Education Commissioner Stefan Pryor has been cleared by the state’s ethics panel to make decisions on the network of charter schools he used to be closely tied to.

Pryor, who helped open Amistad Academy in New Haven and was a member of the board responsible for the governance of numerous charter schools in the state, asked the panel for the ruling last month so he could begin shaping his education agenda, which may include the expansion of new charter schools.

“I appreciate the fact that the commissioner is double checking the [state] statutes so carefully. It’s a good move on his part,” David Gay, leader of the Citizen’s Ethics Advisory Board, said before the panel unanimously ruled there was no conflict.

The opinion outlines that because Pryor has never had any financial stake in the charter schools and is no longer associated with the organization there is no ethics problem.

“Public service is a public trust and must not be used for personal financial gain,” the opinion reads. “There would be no financial gain to him personally.”

The first decision Pryor will likely have to make on his old network of schools is whether to allow Achievement First to open a new high school in Hartford.
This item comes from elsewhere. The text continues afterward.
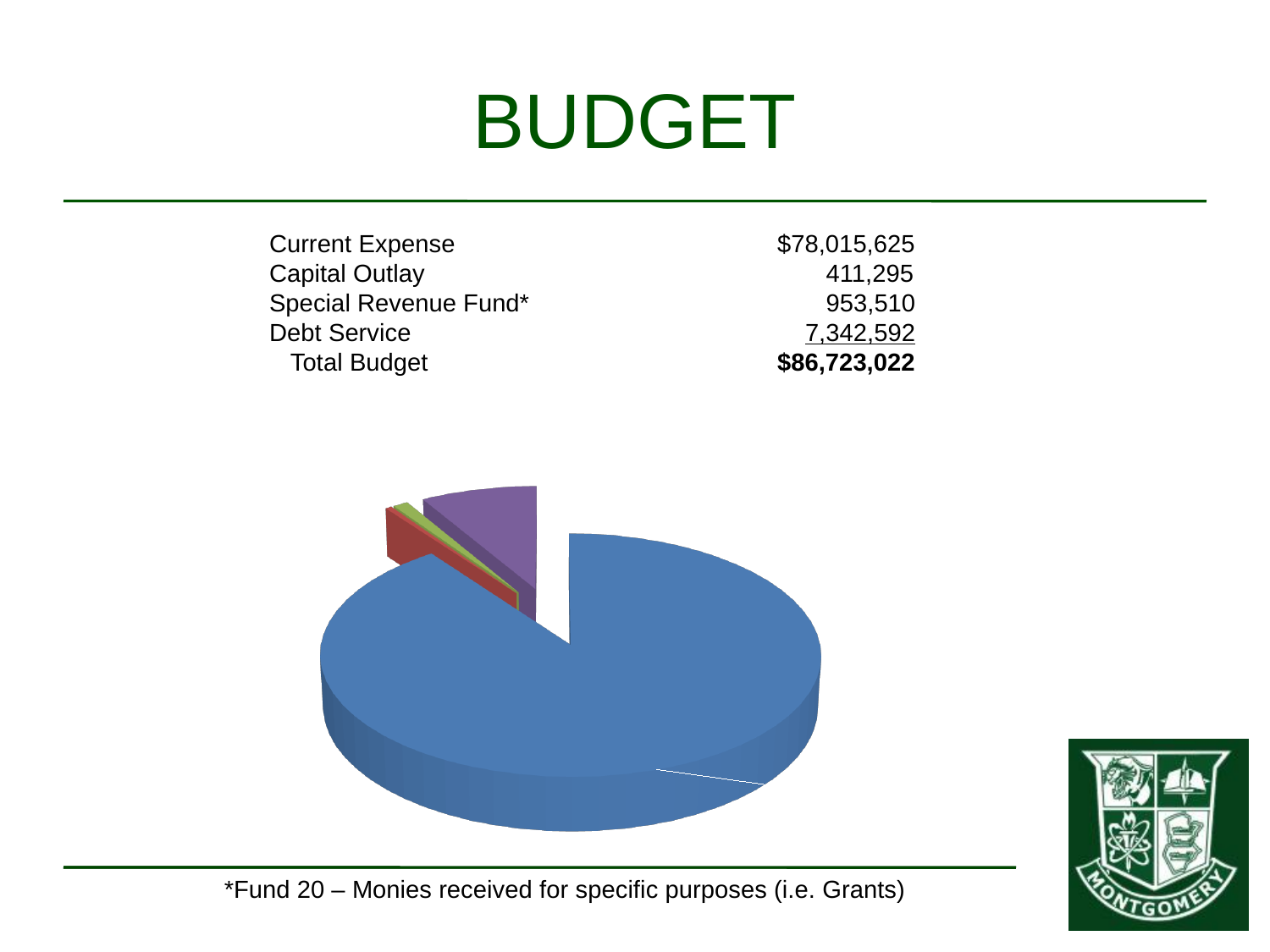
What is the Total Budget shown on the slide? $86,723,022 Is the blue slice of the pie chart greater or less than half of the pie? greater What kind of chart is shown on the slide? Pie chart Does the pie chart include a legend? No Which budget category listed on the slide has the largest value? Current Expense According to the budget figures on the slide, what is the value for Current Expense? $78,015,625 Which colour slice is the largest in the pie chart? Blue Does the pie chart display data labels on its slices? No Which budget category listed on the slide has the smallest value? Capital Outlay According to the budget figures on the slide, what is the value for Debt Service? 7,342,592 What is the difference between the Special Revenue Fund and Capital Outlay values shown on the slide? 542,215 How many slices does the pie chart have? 4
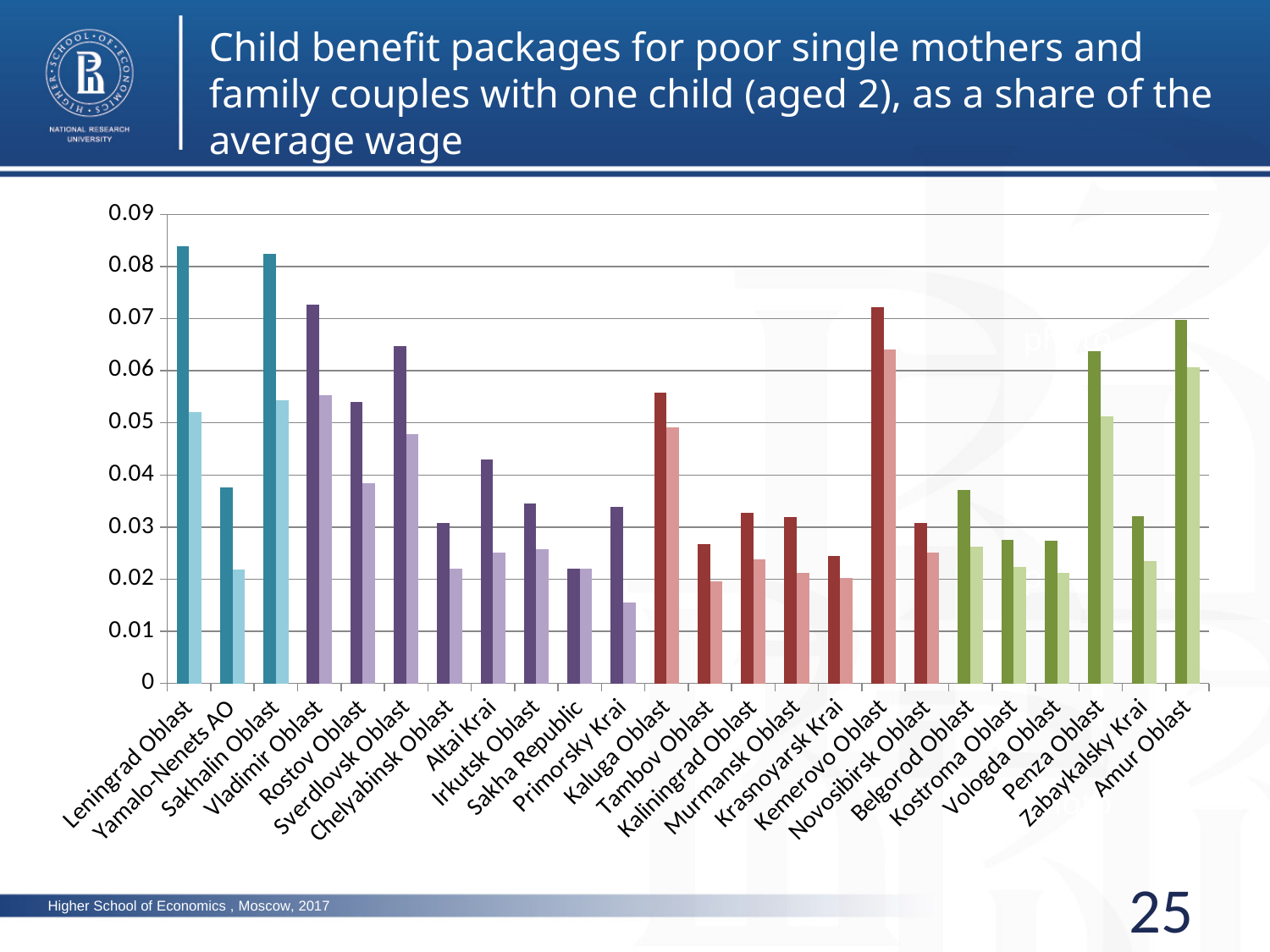
Is the value of the lighter bar for Primorsky Krai greater or less than 0.02? less What kind of chart is shown on the slide? bar chart Which is larger: the darker bar for Leningrad Oblast or the darker bar for Vladimir Oblast? Leningrad Oblast Which is larger: the darker bar for Kemerovo Oblast or the darker bar for Kaluga Oblast? Kemerovo Oblast How many bars are plotted for each region in the chart? 2 Is the value of the darker bar for Vladimir Oblast greater or less than 0.07? greater Is the value of the darker bar for Belgorod Oblast greater or less than 0.03? greater Which region has the lowest lighter bar in the chart? Primorsky Krai How many regions are shown along the x axis of the chart? 24 What is the title of the slide containing the chart? Child benefit packages for poor single mothers and family couples with one child (aged 2), as a share of the average wage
The group has asked legislators to sign off on a new school so its middle school students have a school to move onto. If it moves forward the state will be responsible for providing $9,400 per student enrolled, or $4 million a year. Efforts to open other new charter schools in the state have routinely been unsuccessful.
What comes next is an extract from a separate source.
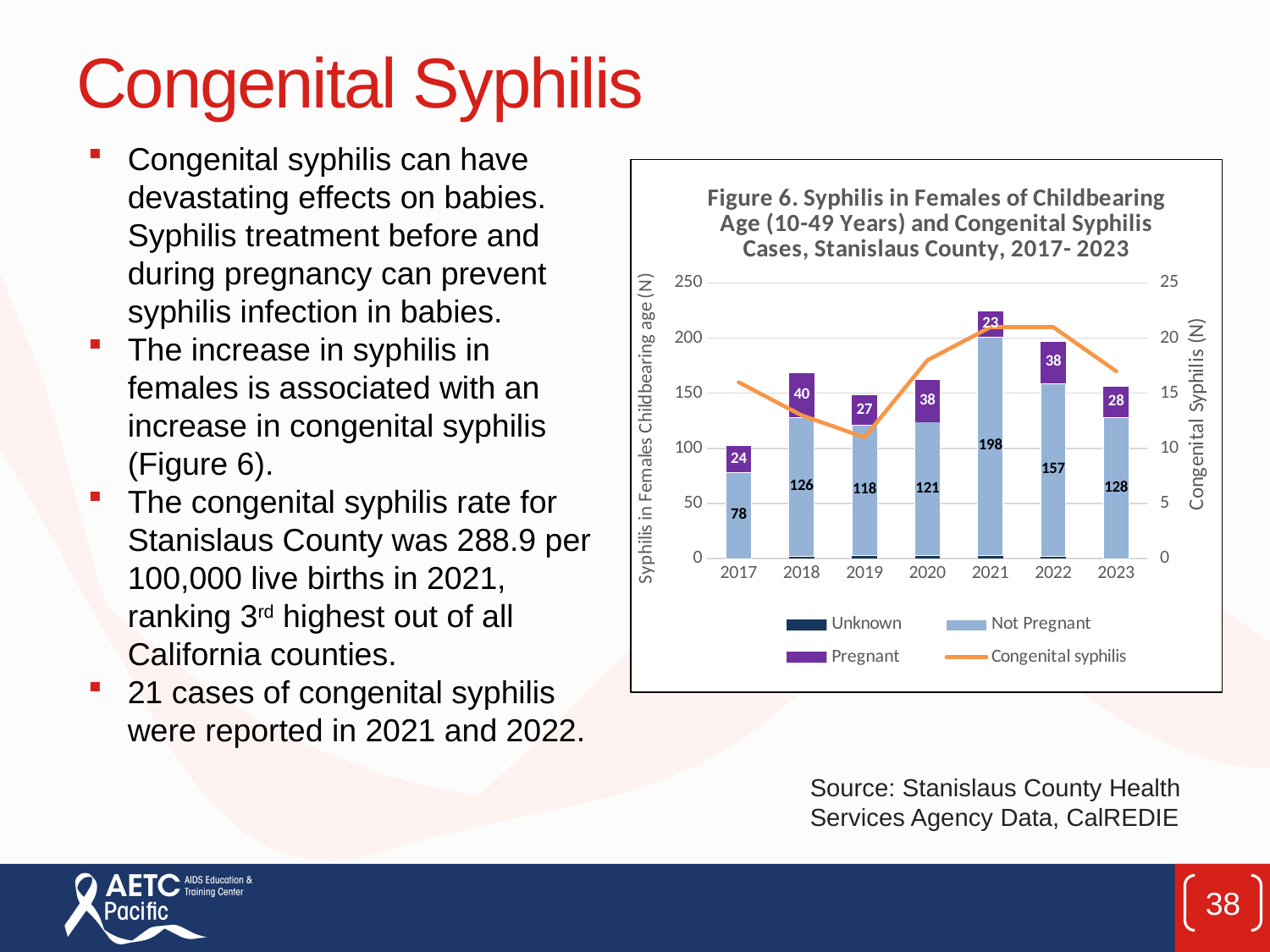
What kind of chart is used for the Not Pregnant, Pregnant and Unknown series? bar chart What is the label of the right-hand vertical axis? Congenital Syphilis (N) What is the Not Pregnant value for 2021? 198 Do the Not Pregnant values rise or fall from 2017 to 2021? rise Which year has the larger Pregnant value, 2018 or 2019? 2018 Which year has the highest Not Pregnant value? 2021 Is the Congenital syphilis value for 2019 greater or less than 15? less What is the difference between the Not Pregnant values for 2021 and 2022? 41 How many series does the legend list? 4 Which year has the lowest Not Pregnant value? 2017 How many years are shown on the x axis? 7 What is the Pregnant value for 2018? 40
Gov. Dannel P. Malloy backed his education chief’s being able to make decisions on charter school earlier this month, calling it “utterly and fantastically ridiculous” for Pryor to recuse himself.
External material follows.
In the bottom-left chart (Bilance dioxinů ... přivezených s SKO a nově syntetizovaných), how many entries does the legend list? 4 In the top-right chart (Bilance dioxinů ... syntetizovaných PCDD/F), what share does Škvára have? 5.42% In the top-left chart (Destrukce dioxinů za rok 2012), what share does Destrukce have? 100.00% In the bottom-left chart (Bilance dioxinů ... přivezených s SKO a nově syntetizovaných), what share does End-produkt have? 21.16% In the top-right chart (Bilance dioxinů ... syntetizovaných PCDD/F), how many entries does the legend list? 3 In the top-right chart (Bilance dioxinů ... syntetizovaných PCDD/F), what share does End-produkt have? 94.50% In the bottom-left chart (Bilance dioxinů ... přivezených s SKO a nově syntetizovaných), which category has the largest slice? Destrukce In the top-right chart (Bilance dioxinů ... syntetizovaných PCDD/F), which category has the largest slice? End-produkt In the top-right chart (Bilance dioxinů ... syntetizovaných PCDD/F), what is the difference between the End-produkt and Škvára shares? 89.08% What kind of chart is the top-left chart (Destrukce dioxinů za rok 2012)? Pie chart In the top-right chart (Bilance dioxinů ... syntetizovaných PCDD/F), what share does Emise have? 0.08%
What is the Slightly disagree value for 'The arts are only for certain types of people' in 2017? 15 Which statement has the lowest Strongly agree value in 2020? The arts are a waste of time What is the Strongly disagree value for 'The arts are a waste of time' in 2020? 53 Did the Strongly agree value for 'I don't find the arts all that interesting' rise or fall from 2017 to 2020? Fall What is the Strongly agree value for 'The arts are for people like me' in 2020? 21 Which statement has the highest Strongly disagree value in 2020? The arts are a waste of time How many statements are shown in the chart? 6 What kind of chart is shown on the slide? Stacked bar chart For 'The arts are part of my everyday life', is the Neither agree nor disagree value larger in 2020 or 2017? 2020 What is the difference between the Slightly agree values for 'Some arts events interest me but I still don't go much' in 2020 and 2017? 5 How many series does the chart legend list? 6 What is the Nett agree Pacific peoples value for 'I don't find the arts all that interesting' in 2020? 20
“We only have public charter schools in the state of Connecticut. That’s all that is authorized. They are public schools. So in essence what you are saying is, because someone is involved in public schools they shouldn’t be allowed to be involved in public schools — it’s utterly and fantastically ridiculous.”

Currently, there are 18 charter schools in the state, in which 5,723 students are enrolled. About half attend Achievement First’s nine charters in Bridgeport, Hartford and New Haven. The state spends $52.8 million a year on these schools.

A recent report by the U.S. Department of Education says that with less than 1 percent of public school students attending charters, Connecticut ranks well below the national average. That’s not for lack of demand: The State Department of Education says charter school enrollment would double if everyone on the wait list got a seat.